Prepare to Install OKD 4.4

I have provided a set of utility scripts to automate a lot of the tasks associated with deploying and tearing down an OKD cluster. In your ~/bin/lab-bin directory you will see the following:

   
DeployLabGuest.sh Creates a virtual machine that will kickstart based on a specific role. We will use it to configure the HA-Proxy load balancer
UnDeployLabGuest.sh Destroys a guest VM and supporting infrastructure
DeployOkdNodes.sh Creates the Bootstrap, Master, and Worker VMs from an inventory file, (described below)
UnDeployOkdNodes.sh Destroys the OKD cluster and all supporting infrastructure
PowerOnVms.sh Helper script that uses IPMI to power on the VMs listed in an inventory file
  1. Deploy the load-balancer: (Replace bastion with the hostname of your bastion host if you used a different name.)

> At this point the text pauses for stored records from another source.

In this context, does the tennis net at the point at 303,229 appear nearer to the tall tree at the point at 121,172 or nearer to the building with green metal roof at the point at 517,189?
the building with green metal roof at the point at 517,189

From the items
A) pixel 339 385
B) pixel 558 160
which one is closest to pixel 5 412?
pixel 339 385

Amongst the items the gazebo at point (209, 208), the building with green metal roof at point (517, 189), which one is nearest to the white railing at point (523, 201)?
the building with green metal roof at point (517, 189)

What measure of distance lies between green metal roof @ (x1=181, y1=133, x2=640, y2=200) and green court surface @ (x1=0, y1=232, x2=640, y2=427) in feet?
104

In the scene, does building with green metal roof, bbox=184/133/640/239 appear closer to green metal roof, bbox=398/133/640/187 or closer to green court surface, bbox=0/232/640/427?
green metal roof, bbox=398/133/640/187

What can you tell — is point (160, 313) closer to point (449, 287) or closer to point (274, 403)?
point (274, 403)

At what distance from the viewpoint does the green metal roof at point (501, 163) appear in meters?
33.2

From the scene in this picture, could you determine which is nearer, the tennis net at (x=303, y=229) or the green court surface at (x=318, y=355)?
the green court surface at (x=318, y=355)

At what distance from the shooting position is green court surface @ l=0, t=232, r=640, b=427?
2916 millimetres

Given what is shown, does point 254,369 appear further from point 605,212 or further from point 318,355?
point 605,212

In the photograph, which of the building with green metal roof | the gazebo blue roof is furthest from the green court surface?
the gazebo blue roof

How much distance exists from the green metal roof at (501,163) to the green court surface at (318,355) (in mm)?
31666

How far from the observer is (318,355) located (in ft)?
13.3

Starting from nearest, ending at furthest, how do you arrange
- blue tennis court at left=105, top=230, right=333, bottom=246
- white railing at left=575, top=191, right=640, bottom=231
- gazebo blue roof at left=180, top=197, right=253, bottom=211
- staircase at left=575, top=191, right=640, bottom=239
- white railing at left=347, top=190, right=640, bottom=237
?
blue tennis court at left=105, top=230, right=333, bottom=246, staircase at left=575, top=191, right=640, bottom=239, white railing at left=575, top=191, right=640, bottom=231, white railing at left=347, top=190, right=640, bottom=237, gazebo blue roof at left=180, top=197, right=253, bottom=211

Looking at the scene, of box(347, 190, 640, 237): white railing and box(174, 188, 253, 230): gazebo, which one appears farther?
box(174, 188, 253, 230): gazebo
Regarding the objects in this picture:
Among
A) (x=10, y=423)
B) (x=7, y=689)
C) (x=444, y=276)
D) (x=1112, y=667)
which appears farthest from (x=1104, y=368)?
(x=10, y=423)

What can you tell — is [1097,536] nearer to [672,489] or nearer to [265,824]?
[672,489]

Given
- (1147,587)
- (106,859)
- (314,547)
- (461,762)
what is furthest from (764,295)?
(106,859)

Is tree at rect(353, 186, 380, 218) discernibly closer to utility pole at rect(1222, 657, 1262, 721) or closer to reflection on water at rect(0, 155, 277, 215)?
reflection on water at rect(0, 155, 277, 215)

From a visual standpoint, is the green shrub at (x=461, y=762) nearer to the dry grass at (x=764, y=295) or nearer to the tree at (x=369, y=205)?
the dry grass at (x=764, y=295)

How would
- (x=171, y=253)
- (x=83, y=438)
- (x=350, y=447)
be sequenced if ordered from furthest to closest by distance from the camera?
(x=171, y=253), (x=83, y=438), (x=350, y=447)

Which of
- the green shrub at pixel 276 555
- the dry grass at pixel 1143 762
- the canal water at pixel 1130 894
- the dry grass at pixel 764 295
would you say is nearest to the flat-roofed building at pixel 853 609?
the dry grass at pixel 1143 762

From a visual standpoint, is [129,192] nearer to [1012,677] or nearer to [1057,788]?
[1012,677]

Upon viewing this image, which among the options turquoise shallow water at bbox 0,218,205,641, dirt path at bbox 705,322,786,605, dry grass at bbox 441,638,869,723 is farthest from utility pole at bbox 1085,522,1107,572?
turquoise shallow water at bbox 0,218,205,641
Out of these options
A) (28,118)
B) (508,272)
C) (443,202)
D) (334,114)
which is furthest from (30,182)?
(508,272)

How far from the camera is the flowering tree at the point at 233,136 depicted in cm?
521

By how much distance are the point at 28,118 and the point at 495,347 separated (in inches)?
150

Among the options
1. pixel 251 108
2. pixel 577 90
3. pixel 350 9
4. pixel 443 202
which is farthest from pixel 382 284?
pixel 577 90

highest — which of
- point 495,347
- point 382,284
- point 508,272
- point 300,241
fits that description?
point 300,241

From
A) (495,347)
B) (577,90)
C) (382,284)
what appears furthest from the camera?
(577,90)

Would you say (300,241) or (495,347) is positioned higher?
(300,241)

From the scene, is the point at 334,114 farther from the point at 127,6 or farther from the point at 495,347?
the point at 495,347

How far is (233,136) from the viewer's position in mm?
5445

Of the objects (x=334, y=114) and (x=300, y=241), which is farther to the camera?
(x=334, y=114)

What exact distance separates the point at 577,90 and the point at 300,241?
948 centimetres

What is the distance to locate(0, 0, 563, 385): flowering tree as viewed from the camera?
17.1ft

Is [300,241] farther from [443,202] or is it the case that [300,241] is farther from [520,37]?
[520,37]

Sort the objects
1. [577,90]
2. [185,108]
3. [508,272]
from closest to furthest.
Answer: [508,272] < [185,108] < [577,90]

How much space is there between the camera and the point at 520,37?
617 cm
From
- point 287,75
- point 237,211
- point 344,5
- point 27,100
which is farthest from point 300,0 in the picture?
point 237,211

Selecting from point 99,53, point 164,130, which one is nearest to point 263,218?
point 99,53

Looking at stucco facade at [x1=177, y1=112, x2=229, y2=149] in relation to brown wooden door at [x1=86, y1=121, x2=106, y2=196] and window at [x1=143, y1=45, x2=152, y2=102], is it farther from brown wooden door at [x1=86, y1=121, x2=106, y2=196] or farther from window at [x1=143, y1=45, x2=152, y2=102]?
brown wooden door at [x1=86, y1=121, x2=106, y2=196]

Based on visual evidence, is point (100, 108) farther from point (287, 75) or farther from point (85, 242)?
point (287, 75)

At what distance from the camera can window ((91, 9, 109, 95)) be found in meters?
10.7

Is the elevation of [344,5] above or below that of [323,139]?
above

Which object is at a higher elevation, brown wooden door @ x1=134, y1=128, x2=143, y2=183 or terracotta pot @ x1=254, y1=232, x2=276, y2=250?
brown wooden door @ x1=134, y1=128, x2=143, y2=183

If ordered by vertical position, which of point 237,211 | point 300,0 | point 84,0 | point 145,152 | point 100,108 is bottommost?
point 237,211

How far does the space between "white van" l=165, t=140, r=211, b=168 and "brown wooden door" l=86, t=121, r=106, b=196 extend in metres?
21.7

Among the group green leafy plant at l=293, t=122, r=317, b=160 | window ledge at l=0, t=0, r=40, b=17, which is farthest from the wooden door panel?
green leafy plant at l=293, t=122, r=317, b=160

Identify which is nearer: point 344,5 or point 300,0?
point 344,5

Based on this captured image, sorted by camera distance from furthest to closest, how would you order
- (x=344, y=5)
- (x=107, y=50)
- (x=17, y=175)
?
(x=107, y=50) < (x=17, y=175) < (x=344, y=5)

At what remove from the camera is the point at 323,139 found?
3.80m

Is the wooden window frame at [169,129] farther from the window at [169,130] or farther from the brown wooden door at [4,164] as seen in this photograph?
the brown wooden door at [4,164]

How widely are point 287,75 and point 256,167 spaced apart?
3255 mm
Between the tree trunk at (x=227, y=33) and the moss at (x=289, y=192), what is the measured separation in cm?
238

    DeployLabGuest.sh -h=okd4-lb01 -n=bastion -r=lb-node -c=2 -m=4096 -d=50 -v=6228
    
           
    -h Sets Hostname: okd4-lb01 DNS A and PTR records must exist
    -n Sets the Hypervisor Host bastion  
    -r Sets the kickstart file to lb-node.ks    
    -c Sets the vCPU count    
    -m Sets the guest memory    
    -d Sets the guest root disk volume in GB    
    -v Sets the VBMC Port 6228  

    This will create a VM which will do a kickstart install of CentOS with HA-Proxy. It will pull the haproxy.cfg file that we prepared earlier when we set up Nginx. If you are curious about the installation, take a look at:

       
    ${INSTALL_ROOT}/kickstart/lb-node.ks The kickstart file that will direct the installation
    ${INSTALL_ROOT}/firstboot/lb-node.fb The script that will execute on the first boot to install haproxy
    ${INSTALL_ROOT}/haproxy.cfg The haproxy configuration file for our OKD cluster

    Let’s power it on and watch the installation.

    ipmitool -I lanplus -H10.11.11.10 -p6228 -Uadmin -Ppassword chassis power on
    virsh console okd4-lb01
    

    You should see your VM do an iPXE boot and begin an unattended installation of CentOS 7.

  2. Now let’s prepare to deploy the VMs for our OKD cluster by preparing the Cluster VM inventory file:

    This is not an ansible inventory like you might have encountered with OKD 3.11. This is something I made up for my lab that allows me to quickly create, manage, and destroy virtual machines.

    I have provided an example that will create the virtual machines for this deployment. It is located at ./Provisioning/guest_inventory/okd4_lab. The file is structured in such a way that it can be parsed by the utility scripts provided in this project. The columns in the comma delimited file are used for the following purposes:

    Column Name Description
    1 KVM_HOST_NODE The hypervisor host that this VM will be provisioned on
    2 GUEST_HOSTNAME The hostname of this VM, must be in DNS with A and PTR records
    3 MEMORY The amount of RAM in MB to allocate to this VM
    4 CPU The number of vCPUs to allocate to this VM
    5 ROOT_VOL The size in GB of the first HDD to provision
    6 DATA_VOL The size in GB of the second HDD to provision; 0 for none
    7 NUM_OF_NICS The number of NICs to provision for thie VM; 1 or 2
    8 ROLE The OKD role that this VM will play: BOOSTRAP, MASTER, or WORKER
    9 VBMC_PORT The port that VBMC will bind to for IPMI control of this VM

    It looks like this: (The entries for the three worker nodes are commented out, if you have two KVM hosts with 64GB RAM each, then you can uncomment those lines and have a full 6-node cluster)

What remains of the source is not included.